Thursday, June 29, 2017

Setting up a CUDA development environment on Fedora 25

The aim of this blog is to explore Linux security topics using a data science approach to things. Many people don't like the idea of putting proprietary blobs of code on their nice open source system. But I am pragmatic about things and have to admit that Nvidia is the king of GPU right now. And GPU is the approach to accelerate Deep Learning for the last few years. So, today I'll go over what it takes to correctly setup a CUDA development environment for Fedora 25. This is a continuation of the earlier post about how to get an Nvidia GPU card setup in Fedora. That step is a prerequisite to this blog post.

CUDA
CUDA is the name that NVidia has given to a development environment for creating high performance GPU-accelerated applications. CUDA libraries enable acceleration across multiple domains such as linear algebra, image and video processing, deep learning and graph analytics.These libraries offload work normally done on a CPU to the GPU. And any program created by the CUDA toolkit  is tied to the Nvidia family of GPU's.


Setting it up
The first step is to go get the toolkit. This is not shipped by any distribution. You have to get it directly from Nvidia. You can find the toolkit here:

https://developer.nvidia.com/cuda-downloads

Below is a screenshot of the web site. All the dark boxes are the options that I selected. I like the local rpm option because that installs all CUDA rpms in a local repo that you can then install as you need.



Download it. Even though it says F23, it still works fine on F25.

The day I downloaded it, 8.0.44 was the current release. Today its different. So, I'll continue by using my version numbers and you'll have to make the appropriate substitutions. So, let's continue the setup as root...

rpm -ivh ~/Download/cuda-repo-fedora23-8-0-local-8.0.44-1.x86_64.rpm



This installs a local repo of cuda developer rpms. The repo is located in /var/cuda-repo-8-0-local/. You can list the directory to see all the rpms. Let's install the core libraries that are necessary for Deep Learning:

dnf install /var/cuda-repo-8-0-local/cuda-misc-headers-8-0-8.0.44-1.x86_64.rpm
dnf install /var/cuda-repo-8-0-local/cuda-core-8-0-8.0.44-1.x86_64.rpm
dnf install /var/cuda-repo-8-0-local/cuda-samples-8-0-8.0.44-1.x86_64.rpm


Next, we need to make sure that utilities provided such as the GPU software compiler, nvcc, are in our path and that the libraries can be found. The easiest way to do this by creating a bash profile file that gets included when you start a shell.

——————————

EXERCISE INSTRUCTIONS:
• a. From the CUDA setup post, reproduce word for word the part that opens with the words containing "Setting it up" and closes with "setup as root...".
• b. Condense the paragraph of the CUDA setup post beginning "CUDA is the name that NVidia has given" into a short bulleted list that keeps its main facts.

Short text fragments from websites:
——————————

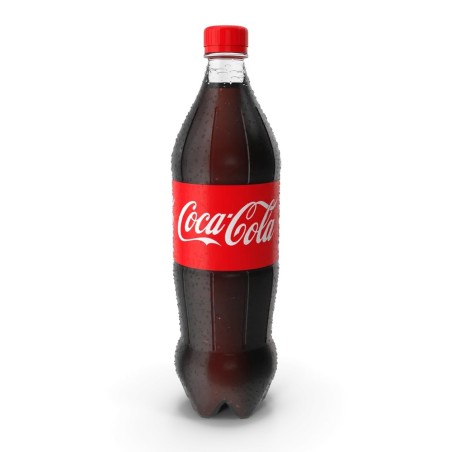 Soda cola classique — pack de 6 × 33 cl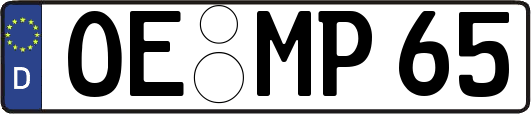 OE-MP65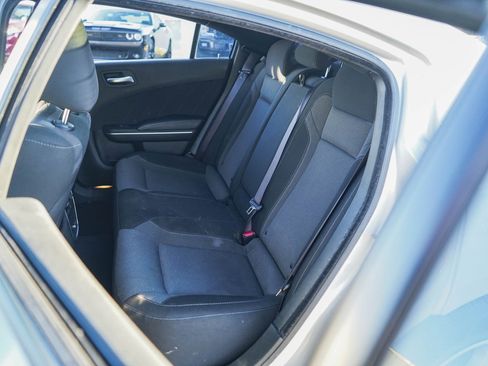 Used 2022 Dodge Charger SXT image 19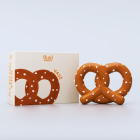 Vase Bretzel Céramique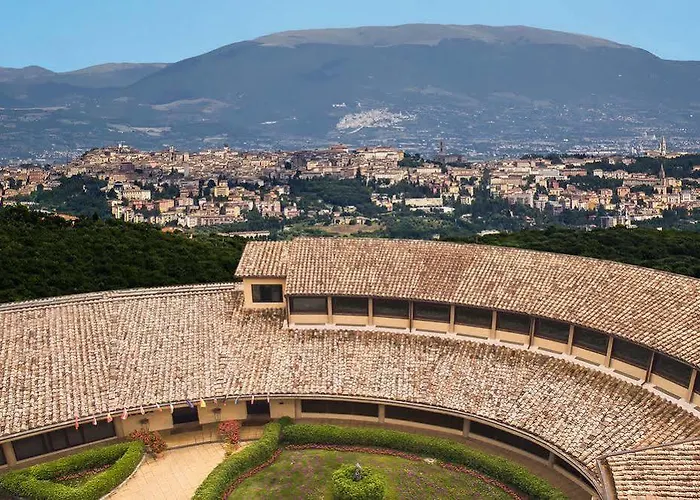 Colle Della Trinita Perugia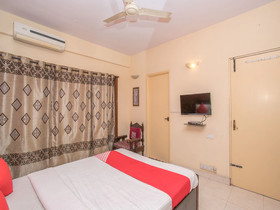 Hidden Nest 1 By OYO Rooms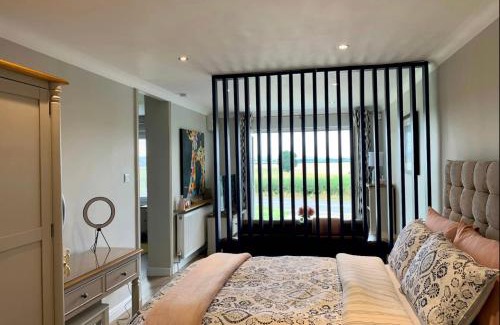 Kneesall House | Poppy Annex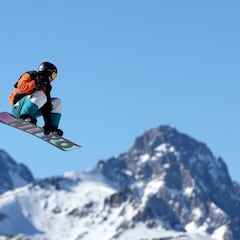 Esquí y snowboard en el Toyota Grand Prix de EE UU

——————————

WRITTEN RESPONSES:
• a.
Setting it up
The first step is to go get the toolkit. This is not shipped by any distribution. You have to get it directly from Nvidia. You can find the toolkit here:

https://developer.nvidia.com/cuda-downloads

Below is a screenshot of the web site. All the dark boxes are the options that I selected. I like the local rpm option because that installs all CUDA rpms in a local repo that you can then install as you need.



Download it. Even though it says F23, it still works fine on F25.

The day I downloaded it, 8.0.44 was the current release. Today its different. So, I'll continue by using my version numbers and you'll have to make the appropriate substitutions. So, let's continue the setup as root...

• b.
- CUDA is Nvidia's development environment for building high-performance GPU-accelerated applications.
- Its libraries speed up work in linear algebra, image and video processing, deep learning, and graph analytics.
- These libraries move work normally done on a CPU to the GPU.
- Any program made with the CUDA toolkit is tied to Nvidia's family of GPUs.